[Records of spatial reasoning questions]
* * *

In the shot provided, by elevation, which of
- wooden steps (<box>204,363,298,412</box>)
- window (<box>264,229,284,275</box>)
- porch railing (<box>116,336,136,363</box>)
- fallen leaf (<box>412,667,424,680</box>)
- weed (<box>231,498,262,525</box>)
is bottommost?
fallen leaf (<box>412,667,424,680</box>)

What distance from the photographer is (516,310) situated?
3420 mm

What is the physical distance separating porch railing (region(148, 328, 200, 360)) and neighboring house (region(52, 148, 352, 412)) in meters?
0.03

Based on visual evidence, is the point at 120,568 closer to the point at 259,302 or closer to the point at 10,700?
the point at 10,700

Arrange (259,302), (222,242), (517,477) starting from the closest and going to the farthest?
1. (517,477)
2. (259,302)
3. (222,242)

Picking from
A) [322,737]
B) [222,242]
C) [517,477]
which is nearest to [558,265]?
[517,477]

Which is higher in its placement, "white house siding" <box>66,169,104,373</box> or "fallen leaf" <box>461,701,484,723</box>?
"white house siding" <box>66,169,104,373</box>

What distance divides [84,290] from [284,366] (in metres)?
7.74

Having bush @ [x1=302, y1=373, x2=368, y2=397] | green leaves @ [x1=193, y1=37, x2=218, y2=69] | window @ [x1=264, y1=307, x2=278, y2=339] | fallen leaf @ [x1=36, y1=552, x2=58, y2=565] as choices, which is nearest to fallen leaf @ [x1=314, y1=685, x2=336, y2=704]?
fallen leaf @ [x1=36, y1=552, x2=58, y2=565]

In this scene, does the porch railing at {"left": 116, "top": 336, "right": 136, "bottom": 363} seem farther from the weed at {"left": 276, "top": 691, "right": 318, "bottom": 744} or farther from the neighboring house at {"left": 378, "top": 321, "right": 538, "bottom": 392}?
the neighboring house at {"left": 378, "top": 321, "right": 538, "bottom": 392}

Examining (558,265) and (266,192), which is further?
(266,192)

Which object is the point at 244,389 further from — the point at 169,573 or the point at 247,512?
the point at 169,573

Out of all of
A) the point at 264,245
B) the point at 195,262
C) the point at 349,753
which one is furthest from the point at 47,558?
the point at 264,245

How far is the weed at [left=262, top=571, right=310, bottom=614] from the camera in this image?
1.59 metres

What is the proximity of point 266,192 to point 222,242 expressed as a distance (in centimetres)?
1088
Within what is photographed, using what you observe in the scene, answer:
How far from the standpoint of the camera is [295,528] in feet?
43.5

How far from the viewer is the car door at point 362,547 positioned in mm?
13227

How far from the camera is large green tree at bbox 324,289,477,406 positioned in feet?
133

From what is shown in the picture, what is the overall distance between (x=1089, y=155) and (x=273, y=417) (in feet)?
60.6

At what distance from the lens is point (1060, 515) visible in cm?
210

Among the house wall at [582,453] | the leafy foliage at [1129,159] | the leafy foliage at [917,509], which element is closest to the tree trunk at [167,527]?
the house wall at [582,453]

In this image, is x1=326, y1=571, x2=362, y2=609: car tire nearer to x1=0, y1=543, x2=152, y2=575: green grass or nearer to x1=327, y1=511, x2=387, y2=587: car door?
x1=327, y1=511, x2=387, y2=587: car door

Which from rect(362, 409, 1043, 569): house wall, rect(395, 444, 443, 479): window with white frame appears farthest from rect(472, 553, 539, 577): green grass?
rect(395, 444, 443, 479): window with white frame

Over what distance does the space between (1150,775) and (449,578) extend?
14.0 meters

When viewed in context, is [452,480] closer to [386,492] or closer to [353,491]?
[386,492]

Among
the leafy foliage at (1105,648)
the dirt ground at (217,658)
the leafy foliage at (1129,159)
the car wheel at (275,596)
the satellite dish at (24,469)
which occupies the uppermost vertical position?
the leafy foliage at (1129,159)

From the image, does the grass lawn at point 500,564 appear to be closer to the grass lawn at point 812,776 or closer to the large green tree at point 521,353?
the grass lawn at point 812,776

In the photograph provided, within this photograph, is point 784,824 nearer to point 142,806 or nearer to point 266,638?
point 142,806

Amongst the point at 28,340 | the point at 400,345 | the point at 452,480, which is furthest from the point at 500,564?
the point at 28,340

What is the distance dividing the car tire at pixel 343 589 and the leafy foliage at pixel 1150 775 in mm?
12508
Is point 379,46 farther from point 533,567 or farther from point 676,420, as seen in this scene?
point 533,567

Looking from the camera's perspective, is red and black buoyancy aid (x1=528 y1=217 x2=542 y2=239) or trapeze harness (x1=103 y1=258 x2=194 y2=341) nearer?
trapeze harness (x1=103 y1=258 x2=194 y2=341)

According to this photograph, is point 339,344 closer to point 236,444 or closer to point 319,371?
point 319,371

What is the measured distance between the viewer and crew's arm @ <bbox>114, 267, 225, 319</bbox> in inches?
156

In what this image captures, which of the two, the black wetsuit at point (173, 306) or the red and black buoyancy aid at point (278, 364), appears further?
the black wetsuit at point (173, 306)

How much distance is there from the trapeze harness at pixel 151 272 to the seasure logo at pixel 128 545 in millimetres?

* * *

| What you will do |
Return the lines above, from the one containing "From the image, does" to the end, exactly as they stand.

| Response to this task |
From the image, does the grass lawn at point 500,564 appear to be closer to the grass lawn at point 812,776 or closer to the large green tree at point 521,353?
the grass lawn at point 812,776

In the photograph provided, within this photograph, is point 784,824 nearer to point 142,806 or nearer to point 266,638?
point 142,806

Amongst the point at 28,340 | the point at 400,345 | the point at 452,480, which is furthest from the point at 500,564?
the point at 28,340

What is the distance dividing the car tire at pixel 343 589 and the leafy foliage at pixel 1150 775 in mm?
12508
Is point 379,46 farther from point 533,567 or farther from point 676,420, as seen in this scene?
point 533,567

Looking from the camera's perspective, is red and black buoyancy aid (x1=528 y1=217 x2=542 y2=239) or trapeze harness (x1=103 y1=258 x2=194 y2=341) nearer?
trapeze harness (x1=103 y1=258 x2=194 y2=341)

According to this photograph, is point 339,344 closer to point 236,444 or closer to point 319,371?
point 319,371

What is the measured distance between the viewer and crew's arm @ <bbox>114, 267, 225, 319</bbox> in inches?
156

In what this image captures, which of the two, the black wetsuit at point (173, 306) or the red and black buoyancy aid at point (278, 364), appears further?
the black wetsuit at point (173, 306)

How much distance is there from the trapeze harness at pixel 151 272 to the seasure logo at pixel 128 545 in millimetres?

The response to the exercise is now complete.